### Data excerpts ###
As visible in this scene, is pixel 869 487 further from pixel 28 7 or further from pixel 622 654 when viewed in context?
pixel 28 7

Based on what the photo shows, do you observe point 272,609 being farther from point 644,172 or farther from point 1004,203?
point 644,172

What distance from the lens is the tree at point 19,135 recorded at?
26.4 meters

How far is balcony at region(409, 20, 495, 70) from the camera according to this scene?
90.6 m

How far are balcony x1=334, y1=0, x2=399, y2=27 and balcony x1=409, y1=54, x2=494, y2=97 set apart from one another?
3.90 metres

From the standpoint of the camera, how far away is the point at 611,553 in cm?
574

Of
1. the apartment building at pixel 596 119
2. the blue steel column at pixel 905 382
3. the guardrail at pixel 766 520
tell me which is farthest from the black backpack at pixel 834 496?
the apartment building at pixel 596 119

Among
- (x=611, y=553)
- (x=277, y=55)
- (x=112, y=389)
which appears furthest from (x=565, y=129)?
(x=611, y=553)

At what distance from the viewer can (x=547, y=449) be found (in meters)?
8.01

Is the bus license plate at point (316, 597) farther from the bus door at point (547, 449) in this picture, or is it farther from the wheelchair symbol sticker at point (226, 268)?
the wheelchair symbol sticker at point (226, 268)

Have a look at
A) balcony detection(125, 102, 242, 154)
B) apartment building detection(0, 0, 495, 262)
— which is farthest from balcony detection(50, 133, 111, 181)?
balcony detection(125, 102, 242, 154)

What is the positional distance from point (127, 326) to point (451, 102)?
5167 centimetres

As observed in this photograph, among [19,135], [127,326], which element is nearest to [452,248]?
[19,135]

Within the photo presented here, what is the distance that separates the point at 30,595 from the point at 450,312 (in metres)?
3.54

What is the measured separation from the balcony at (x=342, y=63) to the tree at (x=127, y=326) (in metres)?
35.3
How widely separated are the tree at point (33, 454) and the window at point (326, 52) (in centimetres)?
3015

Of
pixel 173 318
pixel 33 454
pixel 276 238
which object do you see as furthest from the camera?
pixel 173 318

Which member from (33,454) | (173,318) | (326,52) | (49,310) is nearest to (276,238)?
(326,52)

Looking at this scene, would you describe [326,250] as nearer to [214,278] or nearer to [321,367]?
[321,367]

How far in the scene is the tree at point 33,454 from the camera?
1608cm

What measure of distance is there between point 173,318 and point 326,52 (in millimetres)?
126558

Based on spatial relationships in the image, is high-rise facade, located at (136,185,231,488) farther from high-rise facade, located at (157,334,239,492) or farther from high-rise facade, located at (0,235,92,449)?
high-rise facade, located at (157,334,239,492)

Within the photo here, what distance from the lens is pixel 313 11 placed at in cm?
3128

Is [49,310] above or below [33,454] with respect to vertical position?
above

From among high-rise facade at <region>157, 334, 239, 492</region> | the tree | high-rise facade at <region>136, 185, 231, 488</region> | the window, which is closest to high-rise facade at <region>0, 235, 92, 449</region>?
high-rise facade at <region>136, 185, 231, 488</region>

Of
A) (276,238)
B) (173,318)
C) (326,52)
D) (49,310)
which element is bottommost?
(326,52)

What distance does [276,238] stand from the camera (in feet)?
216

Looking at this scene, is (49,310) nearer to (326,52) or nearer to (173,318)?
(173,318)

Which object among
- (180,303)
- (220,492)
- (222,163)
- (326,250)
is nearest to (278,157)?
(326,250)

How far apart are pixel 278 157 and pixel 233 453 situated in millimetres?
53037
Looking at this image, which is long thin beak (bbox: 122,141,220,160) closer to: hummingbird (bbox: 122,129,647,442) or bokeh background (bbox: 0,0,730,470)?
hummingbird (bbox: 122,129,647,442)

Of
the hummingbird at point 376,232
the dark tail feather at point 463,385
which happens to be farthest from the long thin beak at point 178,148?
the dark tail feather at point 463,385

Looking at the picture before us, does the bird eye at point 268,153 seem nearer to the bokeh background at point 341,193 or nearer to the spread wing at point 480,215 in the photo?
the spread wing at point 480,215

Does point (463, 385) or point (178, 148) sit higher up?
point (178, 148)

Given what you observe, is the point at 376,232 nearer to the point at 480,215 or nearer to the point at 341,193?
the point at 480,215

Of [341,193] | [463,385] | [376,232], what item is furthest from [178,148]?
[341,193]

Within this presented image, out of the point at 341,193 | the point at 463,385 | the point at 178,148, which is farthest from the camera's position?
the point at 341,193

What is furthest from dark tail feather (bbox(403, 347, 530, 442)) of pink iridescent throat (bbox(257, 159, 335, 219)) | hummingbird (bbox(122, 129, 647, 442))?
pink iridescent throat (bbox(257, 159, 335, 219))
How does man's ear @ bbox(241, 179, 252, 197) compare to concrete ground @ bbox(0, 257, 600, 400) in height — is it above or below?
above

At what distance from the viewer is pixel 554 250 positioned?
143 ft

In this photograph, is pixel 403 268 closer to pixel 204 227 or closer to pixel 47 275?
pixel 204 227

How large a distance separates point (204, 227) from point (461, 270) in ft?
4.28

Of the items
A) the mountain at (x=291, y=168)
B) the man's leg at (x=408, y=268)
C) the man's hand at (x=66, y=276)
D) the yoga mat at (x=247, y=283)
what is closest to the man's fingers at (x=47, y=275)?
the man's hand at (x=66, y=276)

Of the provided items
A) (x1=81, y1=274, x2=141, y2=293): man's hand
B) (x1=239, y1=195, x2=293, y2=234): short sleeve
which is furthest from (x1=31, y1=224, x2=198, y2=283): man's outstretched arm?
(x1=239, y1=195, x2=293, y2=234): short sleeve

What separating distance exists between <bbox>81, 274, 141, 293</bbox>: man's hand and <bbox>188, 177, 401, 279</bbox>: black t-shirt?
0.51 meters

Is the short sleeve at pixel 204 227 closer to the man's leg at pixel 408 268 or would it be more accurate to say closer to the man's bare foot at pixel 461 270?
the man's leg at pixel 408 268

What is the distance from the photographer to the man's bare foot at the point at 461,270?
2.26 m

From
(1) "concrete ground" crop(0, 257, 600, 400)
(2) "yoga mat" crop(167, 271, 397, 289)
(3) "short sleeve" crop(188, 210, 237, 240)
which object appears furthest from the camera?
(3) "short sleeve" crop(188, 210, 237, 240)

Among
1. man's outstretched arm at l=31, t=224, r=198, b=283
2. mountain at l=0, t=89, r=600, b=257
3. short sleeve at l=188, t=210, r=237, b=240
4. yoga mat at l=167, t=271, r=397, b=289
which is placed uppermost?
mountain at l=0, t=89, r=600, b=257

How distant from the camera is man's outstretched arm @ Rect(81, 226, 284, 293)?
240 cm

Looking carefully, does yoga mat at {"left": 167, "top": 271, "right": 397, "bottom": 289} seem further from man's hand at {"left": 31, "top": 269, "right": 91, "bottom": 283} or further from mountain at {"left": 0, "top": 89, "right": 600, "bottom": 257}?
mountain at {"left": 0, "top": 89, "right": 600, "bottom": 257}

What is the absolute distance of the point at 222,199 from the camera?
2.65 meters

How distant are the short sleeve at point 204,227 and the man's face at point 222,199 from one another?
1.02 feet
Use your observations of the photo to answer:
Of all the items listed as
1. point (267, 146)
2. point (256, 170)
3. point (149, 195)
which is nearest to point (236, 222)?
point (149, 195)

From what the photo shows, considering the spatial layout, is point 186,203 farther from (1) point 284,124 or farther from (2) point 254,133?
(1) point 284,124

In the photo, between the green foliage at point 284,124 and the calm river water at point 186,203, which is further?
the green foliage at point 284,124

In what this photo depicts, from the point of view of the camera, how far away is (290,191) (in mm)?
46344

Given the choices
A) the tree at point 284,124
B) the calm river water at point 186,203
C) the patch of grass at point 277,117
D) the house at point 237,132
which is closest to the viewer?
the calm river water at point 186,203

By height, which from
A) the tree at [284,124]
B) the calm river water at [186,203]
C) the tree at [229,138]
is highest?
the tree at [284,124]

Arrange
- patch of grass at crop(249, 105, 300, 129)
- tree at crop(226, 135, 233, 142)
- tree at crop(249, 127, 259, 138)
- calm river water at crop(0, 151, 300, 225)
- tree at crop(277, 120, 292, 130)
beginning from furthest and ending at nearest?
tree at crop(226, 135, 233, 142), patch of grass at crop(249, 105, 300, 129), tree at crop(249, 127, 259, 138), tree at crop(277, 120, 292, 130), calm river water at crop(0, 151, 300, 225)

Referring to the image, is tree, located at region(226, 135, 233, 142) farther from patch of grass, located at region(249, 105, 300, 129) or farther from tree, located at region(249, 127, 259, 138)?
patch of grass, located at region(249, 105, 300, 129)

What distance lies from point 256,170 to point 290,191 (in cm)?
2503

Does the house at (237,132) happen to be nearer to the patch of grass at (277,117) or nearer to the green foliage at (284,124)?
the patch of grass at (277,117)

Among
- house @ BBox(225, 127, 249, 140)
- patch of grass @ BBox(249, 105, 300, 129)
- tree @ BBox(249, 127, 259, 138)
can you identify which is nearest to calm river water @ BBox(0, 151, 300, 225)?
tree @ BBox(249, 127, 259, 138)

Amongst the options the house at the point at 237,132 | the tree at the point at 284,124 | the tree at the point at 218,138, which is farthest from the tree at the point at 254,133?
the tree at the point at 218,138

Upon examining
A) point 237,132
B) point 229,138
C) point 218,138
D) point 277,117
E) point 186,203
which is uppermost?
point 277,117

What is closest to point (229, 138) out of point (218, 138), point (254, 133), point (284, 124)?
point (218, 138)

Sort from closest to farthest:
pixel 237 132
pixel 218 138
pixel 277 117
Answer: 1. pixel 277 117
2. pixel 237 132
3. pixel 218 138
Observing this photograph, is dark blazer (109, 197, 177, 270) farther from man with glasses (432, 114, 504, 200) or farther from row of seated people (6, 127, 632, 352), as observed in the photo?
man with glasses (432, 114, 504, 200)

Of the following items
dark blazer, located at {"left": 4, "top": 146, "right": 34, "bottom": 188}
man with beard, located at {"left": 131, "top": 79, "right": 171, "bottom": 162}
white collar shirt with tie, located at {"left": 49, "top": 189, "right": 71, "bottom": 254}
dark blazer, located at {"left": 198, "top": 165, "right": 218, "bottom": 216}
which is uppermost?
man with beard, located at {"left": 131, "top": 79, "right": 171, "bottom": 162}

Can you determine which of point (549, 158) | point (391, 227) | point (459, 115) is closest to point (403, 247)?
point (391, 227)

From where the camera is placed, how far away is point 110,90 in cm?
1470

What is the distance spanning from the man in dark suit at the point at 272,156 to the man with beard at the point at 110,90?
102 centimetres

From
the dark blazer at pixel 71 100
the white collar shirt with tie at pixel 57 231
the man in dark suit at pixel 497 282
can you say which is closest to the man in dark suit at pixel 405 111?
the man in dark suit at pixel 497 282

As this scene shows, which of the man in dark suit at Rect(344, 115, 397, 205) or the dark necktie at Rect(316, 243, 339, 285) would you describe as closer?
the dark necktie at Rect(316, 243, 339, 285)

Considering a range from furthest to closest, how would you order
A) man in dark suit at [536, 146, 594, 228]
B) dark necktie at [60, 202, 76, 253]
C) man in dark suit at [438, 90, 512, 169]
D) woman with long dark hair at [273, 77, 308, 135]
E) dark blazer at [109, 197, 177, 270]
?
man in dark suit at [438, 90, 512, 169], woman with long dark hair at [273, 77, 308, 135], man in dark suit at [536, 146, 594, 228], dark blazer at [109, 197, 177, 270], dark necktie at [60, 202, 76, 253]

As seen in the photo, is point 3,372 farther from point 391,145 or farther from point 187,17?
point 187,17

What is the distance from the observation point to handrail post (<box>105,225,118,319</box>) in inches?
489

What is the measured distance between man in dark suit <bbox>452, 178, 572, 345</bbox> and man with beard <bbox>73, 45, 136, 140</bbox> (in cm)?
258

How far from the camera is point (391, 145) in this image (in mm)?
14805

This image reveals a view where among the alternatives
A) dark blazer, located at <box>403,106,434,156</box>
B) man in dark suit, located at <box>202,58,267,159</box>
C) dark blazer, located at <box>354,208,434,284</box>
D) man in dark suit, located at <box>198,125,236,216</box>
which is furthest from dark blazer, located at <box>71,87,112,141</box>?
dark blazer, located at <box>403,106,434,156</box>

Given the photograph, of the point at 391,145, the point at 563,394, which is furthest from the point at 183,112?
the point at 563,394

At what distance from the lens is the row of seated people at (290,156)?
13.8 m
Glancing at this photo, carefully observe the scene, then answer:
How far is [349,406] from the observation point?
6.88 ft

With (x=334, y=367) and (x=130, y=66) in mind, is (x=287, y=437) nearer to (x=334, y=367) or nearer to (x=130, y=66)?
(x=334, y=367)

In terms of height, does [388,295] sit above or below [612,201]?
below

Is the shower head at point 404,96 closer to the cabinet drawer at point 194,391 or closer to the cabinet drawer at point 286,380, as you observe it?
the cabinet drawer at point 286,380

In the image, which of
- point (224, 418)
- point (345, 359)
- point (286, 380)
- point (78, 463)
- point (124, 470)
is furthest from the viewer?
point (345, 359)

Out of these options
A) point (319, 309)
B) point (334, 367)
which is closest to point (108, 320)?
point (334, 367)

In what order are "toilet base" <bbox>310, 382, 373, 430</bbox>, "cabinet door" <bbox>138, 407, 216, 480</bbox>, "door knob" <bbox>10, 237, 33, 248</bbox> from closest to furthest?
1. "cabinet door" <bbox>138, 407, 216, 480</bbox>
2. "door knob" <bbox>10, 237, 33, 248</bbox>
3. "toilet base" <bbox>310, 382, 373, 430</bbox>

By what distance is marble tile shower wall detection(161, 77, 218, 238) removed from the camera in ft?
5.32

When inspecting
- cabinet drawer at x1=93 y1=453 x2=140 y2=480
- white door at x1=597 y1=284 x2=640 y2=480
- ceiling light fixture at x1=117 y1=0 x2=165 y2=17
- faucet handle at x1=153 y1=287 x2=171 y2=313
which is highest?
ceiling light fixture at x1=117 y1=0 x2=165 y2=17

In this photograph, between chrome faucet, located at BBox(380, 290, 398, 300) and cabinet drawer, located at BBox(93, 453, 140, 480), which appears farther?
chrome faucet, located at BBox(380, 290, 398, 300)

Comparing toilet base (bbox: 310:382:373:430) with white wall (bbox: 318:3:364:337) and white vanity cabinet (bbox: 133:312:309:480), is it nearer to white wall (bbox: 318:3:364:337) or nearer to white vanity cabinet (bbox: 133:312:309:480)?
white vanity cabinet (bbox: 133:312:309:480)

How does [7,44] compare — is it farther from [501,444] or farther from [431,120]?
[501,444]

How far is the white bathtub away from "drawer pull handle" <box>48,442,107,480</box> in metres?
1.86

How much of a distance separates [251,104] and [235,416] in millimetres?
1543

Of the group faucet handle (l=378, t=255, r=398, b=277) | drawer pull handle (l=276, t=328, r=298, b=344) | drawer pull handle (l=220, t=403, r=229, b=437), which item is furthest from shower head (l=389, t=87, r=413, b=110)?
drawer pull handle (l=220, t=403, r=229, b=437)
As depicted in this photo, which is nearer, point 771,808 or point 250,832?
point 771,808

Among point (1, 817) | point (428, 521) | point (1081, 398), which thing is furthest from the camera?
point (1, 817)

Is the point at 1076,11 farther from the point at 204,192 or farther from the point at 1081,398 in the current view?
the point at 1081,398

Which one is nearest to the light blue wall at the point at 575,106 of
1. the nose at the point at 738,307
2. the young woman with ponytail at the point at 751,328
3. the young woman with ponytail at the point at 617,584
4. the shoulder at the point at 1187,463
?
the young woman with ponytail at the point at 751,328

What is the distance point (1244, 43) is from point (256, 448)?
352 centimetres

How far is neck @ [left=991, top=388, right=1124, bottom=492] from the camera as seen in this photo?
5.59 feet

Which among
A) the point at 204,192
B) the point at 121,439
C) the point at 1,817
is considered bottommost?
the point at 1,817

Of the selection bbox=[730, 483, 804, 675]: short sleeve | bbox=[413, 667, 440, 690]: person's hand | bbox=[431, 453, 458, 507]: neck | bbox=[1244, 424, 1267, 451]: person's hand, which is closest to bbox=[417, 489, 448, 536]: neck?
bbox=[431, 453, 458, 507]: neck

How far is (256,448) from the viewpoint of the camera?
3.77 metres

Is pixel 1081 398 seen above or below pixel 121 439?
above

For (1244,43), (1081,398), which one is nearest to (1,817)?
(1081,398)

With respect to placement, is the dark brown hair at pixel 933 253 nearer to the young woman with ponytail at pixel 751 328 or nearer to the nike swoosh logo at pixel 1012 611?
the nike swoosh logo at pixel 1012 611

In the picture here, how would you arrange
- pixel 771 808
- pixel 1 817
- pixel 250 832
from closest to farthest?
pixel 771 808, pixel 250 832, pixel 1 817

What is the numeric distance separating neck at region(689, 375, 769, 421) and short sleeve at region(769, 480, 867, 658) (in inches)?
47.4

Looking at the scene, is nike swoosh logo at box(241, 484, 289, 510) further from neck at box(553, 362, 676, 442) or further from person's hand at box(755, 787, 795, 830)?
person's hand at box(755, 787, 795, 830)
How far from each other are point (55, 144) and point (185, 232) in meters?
###
Aim of the task> Please lay out the part of the listing that opens with the line containing "In the picture here, how would you arrange" and runs through the final line of the listing as a JSON list of strings, one string per line, with blank lines left out.

Complete output>
[
  "In the picture here, how would you arrange",
  "- pixel 771 808",
  "- pixel 1 817",
  "- pixel 250 832",
  "from closest to farthest?",
  "pixel 771 808, pixel 250 832, pixel 1 817",
  "What is the numeric distance separating neck at region(689, 375, 769, 421) and short sleeve at region(769, 480, 867, 658) (in inches)?",
  "47.4",
  "Looking at the scene, is nike swoosh logo at box(241, 484, 289, 510) further from neck at box(553, 362, 676, 442) or further from person's hand at box(755, 787, 795, 830)?",
  "person's hand at box(755, 787, 795, 830)",
  "How far from each other are point (55, 144) and point (185, 232) in meters?"
]